“Gli uomini hanno iniziato a filosofare, ora come in origine, a causa della meraviglia. Mentre da principio restavano meravigliati di fronte alle difficoltà più semplici, in seguito, progredendo poco a poco, giunsero a porsi problemi sempre maggiori: per esempio i problemi riguardanti i fenomeni della luna e quelli del sole e degli astri, o i problemi riguardanti la generazione dell’universo intero. Ora, chi prova un senso di dubbio e di meraviglia riconosce di non sapere; ed è per questo che anche colui che ama il mito è, in un certo senso, filosofo: il mito infatti è costituito da un insieme di cose che destano meraviglia”.
(Aristotele, “Metafisica”, I, 2, 982b, 12)
Non voglio entrare nel merito di come possa o debba essere interpretato questo brano: l’hanno già fatto persone ben più “titolate” di me.

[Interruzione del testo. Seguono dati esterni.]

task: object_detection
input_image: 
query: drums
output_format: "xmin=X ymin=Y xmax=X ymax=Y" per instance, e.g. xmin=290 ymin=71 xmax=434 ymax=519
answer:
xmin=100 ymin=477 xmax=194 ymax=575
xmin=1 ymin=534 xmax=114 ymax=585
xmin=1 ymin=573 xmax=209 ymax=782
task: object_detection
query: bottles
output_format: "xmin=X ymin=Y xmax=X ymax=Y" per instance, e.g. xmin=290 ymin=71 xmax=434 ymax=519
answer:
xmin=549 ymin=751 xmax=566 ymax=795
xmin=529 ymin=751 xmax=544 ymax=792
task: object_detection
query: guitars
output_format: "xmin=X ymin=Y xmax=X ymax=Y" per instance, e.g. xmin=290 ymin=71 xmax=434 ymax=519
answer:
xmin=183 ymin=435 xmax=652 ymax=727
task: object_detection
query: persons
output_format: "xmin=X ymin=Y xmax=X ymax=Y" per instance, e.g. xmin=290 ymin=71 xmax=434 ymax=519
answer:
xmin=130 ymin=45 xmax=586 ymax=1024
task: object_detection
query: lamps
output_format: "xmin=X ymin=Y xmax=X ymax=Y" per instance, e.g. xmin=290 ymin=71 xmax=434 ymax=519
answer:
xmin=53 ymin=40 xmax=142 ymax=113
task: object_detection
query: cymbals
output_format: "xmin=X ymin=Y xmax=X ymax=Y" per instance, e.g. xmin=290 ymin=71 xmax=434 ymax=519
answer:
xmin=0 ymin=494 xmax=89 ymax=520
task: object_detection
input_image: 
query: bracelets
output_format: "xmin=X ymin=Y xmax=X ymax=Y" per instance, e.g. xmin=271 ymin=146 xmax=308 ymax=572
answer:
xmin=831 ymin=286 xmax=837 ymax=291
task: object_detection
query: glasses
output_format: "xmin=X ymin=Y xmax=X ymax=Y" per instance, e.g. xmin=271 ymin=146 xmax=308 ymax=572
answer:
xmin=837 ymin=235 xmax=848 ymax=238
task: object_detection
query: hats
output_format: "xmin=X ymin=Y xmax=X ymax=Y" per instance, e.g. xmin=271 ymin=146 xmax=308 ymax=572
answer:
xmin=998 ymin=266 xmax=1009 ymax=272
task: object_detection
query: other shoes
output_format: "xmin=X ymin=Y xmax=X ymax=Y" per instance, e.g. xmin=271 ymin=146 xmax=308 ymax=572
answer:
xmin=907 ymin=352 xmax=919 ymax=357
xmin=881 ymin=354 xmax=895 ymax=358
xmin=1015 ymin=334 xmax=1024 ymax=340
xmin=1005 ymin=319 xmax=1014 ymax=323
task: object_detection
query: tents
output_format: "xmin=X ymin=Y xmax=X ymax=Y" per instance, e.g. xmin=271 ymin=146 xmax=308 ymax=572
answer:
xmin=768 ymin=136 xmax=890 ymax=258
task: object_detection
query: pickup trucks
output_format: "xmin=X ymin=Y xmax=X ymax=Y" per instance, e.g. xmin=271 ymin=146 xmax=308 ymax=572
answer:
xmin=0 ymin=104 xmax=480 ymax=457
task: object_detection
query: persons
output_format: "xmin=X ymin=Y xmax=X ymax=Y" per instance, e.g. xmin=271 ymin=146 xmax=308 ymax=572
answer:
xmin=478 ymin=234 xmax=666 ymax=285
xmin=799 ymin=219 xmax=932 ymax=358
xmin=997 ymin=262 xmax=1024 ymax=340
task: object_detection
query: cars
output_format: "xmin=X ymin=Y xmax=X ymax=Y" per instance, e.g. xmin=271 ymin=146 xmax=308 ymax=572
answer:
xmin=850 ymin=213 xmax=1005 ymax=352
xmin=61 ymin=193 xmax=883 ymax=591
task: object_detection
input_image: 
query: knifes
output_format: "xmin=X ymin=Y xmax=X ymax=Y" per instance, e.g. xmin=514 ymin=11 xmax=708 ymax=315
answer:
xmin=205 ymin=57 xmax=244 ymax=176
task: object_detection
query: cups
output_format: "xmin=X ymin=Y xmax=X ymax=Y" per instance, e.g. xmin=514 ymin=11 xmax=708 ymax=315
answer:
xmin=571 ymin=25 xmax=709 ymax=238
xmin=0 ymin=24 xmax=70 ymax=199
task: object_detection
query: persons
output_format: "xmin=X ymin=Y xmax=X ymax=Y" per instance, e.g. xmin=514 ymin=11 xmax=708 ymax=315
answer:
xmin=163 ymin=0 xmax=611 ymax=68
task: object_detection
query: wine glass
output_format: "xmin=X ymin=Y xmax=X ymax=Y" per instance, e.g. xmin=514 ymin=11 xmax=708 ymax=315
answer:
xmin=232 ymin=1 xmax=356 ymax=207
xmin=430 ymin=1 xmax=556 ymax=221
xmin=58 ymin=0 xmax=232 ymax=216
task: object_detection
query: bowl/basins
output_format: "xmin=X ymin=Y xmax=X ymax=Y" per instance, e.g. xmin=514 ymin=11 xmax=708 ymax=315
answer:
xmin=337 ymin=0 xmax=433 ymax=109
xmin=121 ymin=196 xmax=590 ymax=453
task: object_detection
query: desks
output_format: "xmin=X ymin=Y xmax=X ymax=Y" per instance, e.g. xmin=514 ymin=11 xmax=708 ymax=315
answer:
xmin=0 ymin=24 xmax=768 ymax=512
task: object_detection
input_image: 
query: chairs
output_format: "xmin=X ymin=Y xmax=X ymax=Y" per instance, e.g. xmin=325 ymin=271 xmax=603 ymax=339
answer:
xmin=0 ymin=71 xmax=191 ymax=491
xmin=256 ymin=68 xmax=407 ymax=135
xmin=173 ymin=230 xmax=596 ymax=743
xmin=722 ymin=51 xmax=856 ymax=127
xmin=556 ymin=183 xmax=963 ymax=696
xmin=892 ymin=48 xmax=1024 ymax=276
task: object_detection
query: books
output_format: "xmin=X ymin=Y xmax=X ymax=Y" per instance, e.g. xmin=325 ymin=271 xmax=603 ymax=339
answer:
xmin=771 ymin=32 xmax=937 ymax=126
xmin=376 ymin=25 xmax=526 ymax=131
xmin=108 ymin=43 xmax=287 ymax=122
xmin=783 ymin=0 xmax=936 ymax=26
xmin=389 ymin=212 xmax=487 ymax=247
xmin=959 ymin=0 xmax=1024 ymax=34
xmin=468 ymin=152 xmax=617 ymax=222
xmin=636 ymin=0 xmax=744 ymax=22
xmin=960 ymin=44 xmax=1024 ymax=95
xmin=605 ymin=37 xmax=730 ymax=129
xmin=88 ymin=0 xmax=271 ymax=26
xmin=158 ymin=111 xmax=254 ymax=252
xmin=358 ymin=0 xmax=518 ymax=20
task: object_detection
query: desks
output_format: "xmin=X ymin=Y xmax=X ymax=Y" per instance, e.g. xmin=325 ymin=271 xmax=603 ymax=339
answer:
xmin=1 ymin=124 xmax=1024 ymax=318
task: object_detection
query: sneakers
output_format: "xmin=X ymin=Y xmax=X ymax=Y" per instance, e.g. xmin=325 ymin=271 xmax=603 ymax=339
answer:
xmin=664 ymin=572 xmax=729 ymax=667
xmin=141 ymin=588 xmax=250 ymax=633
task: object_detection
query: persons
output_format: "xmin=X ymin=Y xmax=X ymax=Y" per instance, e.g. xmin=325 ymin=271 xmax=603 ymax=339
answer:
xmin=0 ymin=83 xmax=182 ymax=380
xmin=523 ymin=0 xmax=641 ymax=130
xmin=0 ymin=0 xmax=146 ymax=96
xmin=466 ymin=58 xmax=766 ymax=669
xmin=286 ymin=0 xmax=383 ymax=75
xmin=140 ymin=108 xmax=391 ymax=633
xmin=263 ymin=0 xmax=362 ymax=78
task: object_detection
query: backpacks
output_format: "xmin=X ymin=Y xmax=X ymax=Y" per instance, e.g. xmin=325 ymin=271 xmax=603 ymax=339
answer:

Mi intriga però il termine usato da Aristotele: “thauma“, che non significa propriamente “meraviglia“, ma si estende a comprendere anche l’angoscia, il terrore, lo sgomento. Perché in fondo – ammettiamolo – la meraviglia contiene anche un pizzico di inquietudine. Ben lo sapevano i Greci, “popolo tragico per eccellenza“, come li definiva Nietzsche.
Così era “thauma” lo spettacolo dei tripodi forgiati da Efesto e fissati a ruote d’oro “perché da soli entrassero ai concilii degli immortali, e poi, mirabil cosa,
ritornassero all’aula” (Omero, “Iliade, XVIII, 377).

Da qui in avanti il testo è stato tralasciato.